Under the auspices of a single organization—Centers for the Arts Bonita Springs, or CFABS—there is so much going on, especially in peak season, that CFABS disseminates the info in several ways. These include a newsletter issued monthly in winter, an annual listing of live in-season performances, its website (artcenterbonita.org) and email alerts for members and ticketholders.
CFABS’ two campuses offer opportunities to learn about and make all kinds of artwork, and to enjoy or produce a variety of music, dance, theater and film. Both campuses feature fully equipped workshop and classroom space. There is even a computer room for children to make and edit their own short movies, which are shown to the public and are also entered into competition for prizes.
The Center for the Visual Arts on Old 41 Road was built from scratch in the year 2000. The Center for the Performing Arts was purchased from a church that emphasized big-stage presentations—an ideal fit for CFABS—in 2014, and has two theaters seating up to 200 and 400 people, respectively.
The synergy between the two campuses was evident, for example, in last December’s issue of Arts Centers News. It listed upcoming arts festivals and a film festival, adult and youth improvisational comedy shows, holiday and folk music concerts, a combined symphony and jazz concert, art exhibitions, a foreign film series and a lunch-and-lecture series on—what else—art.
Also listed were master workshops on drawing and painting, and mini-workshops on glass, jewelry and mosaics, to name just a few. Multi-week workshops included calligraphy, beading, painting, photography, poetry, pottery, sculpture, musical instruments and singing, and theater and film. And don’t forget the children and their “Holiday Fun Camps,” which were laden with artistic pursuits.
The annual price tag for all of that? A modest $2.4 million.
As a leading authority on the region’s arts scene puts it: “For depth as well as breadth, the Centers for the Arts Bonita Springs is in first place. Its performing arts series spans everything from drama to music to improv, and its visual arts classes for all age groups never stop. Add in the exhibitions … plus its annual film festival, and you have a one-stop arts source for the entire area.’’
So says Harriet Heithaus, longtime writer and editor for Naples Daily News. And while CFABS is big, it has not outgrown homey touches, such as inviting patrons of films and shows to reserve shaded outdoor tables for brown bag lunches and dinners.
Also, for a community with many retirees, CFABS is passionate about youth. Its website notes: “As part of our mission and service to our communities’ residents we provide programming to over 15,000 at-risk youth annually. Last year we awarded over $100,000 in scholarships. … Artist volunteers and staff visit middle and elementary schools with free hour-long education programs.
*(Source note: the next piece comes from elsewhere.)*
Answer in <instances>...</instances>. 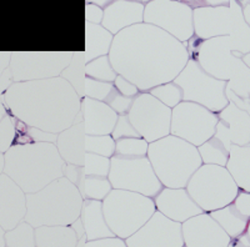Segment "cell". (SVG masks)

Over 4,700 students participate.’’
Young people are able to participate in “Saturday Activity Days” for the whole family, and there are community theater opportunities, classes and recitals in ballet, modern, jazz and lyrical dance, juried art exhibitions, summer camps and mentor programs.
The website adds: “At-risk students are recommended by parents or faculty, administrators or counselors … Things That Fly, Eager Engineers, Global Explorers and Earth Explorers creatively link various academic curriculum components with fine arts, helping at-risk students struggling in their academic environment.’’
Even more remarkable is that all of the above is achieved by a dedicated cadre of only 21 employees, augmented by more than 2,100 volunteers, which is roughly the same number as dues-paying members. It is common for staff to do double duty as administrators and teachers, as well as work daytime hours and return for evening and weekend events.
CFABS chairman Herm Kissiah says the centers “play an important role in bringing together all segments of our community. We design our programs and classes to appeal to children and adults, experienced artists and those who just wish to try something different. I continue to be deeply affected when I see people engaged in creating something new and different that they did not think they could ever do.’’
Membership fees—and donations—are crucial to keep CFABS’ efforts going and growing. Annual dues start at $25 for students, $80 for individuals and $110 for families. (More info? Call 239-495-8989 or email firstname.lastname@example.org.)
Looking ahead, CFABS president Susan Bridges enthuses about some events from a “long wish list for progress.” Included is an inaugural light festival at venues across the community in November and December. It is hoped that the festival will be an annual event. Also on the list is a culinary arts program with permanent facilities for classes for children and adults. The possibilities are delicious.